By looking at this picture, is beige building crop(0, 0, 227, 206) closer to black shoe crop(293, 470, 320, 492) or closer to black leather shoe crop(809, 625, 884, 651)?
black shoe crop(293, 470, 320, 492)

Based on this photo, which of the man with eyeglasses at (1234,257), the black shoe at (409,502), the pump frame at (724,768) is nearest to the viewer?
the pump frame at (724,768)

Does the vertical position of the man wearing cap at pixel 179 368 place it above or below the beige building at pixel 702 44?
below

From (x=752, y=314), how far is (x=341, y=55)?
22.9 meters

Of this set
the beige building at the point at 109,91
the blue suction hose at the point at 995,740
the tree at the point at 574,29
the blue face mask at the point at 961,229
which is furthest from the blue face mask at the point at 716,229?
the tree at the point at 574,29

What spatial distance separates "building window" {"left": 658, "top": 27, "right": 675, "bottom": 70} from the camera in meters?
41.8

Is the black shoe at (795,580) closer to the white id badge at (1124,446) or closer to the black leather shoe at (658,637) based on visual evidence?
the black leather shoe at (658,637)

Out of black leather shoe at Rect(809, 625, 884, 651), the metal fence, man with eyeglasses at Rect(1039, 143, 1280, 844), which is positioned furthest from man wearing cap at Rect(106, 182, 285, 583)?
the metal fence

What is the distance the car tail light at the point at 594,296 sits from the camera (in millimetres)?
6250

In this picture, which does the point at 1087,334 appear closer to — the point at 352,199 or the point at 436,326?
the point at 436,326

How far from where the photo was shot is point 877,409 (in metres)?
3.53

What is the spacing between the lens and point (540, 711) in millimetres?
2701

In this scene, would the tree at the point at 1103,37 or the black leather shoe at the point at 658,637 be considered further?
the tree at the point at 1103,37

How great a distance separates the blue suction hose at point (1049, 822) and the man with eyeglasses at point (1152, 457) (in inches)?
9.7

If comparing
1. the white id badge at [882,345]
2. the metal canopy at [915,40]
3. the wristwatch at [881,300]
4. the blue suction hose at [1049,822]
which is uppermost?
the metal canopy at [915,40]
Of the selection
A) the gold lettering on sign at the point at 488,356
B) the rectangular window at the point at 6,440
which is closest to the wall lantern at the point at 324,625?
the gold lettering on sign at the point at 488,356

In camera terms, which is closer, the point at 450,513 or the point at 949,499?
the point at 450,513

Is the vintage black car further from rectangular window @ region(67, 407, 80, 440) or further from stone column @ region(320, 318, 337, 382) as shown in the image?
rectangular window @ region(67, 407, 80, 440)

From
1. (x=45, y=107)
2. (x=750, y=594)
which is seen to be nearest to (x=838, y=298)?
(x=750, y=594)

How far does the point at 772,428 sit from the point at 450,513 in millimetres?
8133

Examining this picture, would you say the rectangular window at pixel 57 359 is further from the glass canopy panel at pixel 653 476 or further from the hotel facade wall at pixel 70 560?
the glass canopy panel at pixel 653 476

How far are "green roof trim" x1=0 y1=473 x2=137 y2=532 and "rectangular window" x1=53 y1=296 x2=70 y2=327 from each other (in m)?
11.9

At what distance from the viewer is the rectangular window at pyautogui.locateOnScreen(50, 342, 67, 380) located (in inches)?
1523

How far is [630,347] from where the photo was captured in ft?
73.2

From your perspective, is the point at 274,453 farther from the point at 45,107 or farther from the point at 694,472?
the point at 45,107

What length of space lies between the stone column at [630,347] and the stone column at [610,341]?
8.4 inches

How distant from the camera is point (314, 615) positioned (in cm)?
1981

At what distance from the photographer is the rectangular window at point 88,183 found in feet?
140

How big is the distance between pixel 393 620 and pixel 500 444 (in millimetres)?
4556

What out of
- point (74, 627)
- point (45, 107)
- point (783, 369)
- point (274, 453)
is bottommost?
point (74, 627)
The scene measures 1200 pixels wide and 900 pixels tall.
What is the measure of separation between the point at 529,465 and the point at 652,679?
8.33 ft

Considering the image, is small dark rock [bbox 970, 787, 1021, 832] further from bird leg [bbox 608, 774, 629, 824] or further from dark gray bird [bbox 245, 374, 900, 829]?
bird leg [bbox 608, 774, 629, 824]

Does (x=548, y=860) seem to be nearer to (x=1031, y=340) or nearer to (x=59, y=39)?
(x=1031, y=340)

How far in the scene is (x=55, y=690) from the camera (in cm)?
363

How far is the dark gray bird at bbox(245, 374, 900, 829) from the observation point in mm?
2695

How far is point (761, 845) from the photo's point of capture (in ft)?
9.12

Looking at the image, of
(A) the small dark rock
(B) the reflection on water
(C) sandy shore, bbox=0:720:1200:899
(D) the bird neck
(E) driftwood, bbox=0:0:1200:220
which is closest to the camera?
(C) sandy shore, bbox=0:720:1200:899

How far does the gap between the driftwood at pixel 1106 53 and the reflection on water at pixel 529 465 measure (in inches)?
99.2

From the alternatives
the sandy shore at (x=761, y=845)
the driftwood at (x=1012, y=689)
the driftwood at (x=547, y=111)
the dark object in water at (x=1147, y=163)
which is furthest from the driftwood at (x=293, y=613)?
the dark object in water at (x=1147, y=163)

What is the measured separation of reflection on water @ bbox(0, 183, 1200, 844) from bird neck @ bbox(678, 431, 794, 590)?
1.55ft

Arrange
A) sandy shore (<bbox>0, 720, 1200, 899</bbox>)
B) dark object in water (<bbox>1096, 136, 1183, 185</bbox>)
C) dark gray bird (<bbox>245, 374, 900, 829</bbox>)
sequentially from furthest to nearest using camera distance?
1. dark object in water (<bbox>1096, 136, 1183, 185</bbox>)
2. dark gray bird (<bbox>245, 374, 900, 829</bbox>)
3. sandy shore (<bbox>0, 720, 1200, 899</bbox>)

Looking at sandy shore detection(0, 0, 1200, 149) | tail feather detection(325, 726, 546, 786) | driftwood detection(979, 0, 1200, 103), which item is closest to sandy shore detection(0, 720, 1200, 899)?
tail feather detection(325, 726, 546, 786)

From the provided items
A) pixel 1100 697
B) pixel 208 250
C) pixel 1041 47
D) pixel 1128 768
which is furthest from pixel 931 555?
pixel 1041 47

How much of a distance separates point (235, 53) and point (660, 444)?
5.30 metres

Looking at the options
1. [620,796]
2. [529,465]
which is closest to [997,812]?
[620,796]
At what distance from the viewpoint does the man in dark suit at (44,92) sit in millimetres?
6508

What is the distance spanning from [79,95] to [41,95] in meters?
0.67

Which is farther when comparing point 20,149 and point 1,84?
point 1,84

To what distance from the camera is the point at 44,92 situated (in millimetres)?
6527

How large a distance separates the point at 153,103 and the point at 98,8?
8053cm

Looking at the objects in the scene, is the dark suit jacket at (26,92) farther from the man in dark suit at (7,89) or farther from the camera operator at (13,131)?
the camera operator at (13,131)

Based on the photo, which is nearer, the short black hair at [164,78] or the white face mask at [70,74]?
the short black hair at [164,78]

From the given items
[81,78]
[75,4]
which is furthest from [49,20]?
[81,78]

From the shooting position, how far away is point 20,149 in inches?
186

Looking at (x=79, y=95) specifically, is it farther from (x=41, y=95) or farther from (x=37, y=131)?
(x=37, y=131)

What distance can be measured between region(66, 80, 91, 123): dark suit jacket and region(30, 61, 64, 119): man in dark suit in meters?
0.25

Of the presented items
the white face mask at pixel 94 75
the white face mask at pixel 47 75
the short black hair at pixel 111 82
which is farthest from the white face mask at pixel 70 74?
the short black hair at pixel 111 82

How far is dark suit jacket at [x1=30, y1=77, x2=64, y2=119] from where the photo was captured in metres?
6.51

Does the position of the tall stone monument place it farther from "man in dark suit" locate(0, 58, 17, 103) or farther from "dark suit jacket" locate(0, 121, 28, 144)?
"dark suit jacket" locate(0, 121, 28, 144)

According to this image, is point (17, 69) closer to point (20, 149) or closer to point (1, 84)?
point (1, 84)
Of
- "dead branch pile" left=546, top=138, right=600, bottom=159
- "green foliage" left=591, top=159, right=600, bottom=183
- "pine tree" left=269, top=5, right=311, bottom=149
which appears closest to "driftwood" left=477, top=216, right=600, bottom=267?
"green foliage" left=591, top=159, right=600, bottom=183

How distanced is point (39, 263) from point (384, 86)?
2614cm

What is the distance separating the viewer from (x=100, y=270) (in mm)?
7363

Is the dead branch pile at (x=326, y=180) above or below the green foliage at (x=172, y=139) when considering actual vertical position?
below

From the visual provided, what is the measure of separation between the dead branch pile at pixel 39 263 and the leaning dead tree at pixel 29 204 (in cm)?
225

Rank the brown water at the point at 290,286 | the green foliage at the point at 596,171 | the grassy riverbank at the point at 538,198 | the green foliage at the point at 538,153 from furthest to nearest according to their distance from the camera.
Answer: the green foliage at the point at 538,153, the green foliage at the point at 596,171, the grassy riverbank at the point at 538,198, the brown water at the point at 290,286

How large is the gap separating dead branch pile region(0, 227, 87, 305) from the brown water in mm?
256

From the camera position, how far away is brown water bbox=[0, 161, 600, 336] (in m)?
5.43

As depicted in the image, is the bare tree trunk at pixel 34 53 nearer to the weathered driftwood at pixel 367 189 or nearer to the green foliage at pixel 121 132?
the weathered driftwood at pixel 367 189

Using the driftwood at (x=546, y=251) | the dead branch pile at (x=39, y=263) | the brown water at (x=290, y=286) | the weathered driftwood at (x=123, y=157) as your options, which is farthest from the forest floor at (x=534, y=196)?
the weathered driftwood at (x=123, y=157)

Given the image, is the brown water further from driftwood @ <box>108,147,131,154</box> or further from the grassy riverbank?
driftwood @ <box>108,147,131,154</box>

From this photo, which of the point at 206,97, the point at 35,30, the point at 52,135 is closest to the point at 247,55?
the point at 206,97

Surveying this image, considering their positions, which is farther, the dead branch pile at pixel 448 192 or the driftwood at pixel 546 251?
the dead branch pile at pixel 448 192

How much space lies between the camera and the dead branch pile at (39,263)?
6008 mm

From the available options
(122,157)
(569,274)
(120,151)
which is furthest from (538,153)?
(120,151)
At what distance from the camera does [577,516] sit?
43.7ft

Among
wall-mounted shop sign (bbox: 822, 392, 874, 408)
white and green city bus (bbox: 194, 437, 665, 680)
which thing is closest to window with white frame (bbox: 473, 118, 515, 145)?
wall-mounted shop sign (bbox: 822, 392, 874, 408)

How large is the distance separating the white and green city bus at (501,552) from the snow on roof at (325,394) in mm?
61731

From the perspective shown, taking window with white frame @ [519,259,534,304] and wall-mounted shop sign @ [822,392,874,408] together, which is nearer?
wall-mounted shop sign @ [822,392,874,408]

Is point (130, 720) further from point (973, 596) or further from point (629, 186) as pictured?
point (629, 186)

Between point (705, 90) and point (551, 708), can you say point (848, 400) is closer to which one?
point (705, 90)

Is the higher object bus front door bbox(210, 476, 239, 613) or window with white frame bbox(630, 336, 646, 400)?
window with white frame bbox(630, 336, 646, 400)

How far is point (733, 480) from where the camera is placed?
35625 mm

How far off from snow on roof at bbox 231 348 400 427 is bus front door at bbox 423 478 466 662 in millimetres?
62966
———
*WORK TO DO*
Please reproduce the data word for word, starting with its first line and stopping after the line that contains "22.9 meters".

*ANSWER TO THE EXERCISE*
By looking at this picture, is beige building crop(0, 0, 227, 206) closer to black shoe crop(293, 470, 320, 492) or closer to black leather shoe crop(809, 625, 884, 651)?
black shoe crop(293, 470, 320, 492)

Based on this photo, which of the man with eyeglasses at (1234,257), the black shoe at (409,502), the pump frame at (724,768) is nearest to the viewer?
the pump frame at (724,768)

Does the vertical position of the man wearing cap at pixel 179 368 place it above or below the beige building at pixel 702 44?
below

From (x=752, y=314), how far is (x=341, y=55)?
22.9 meters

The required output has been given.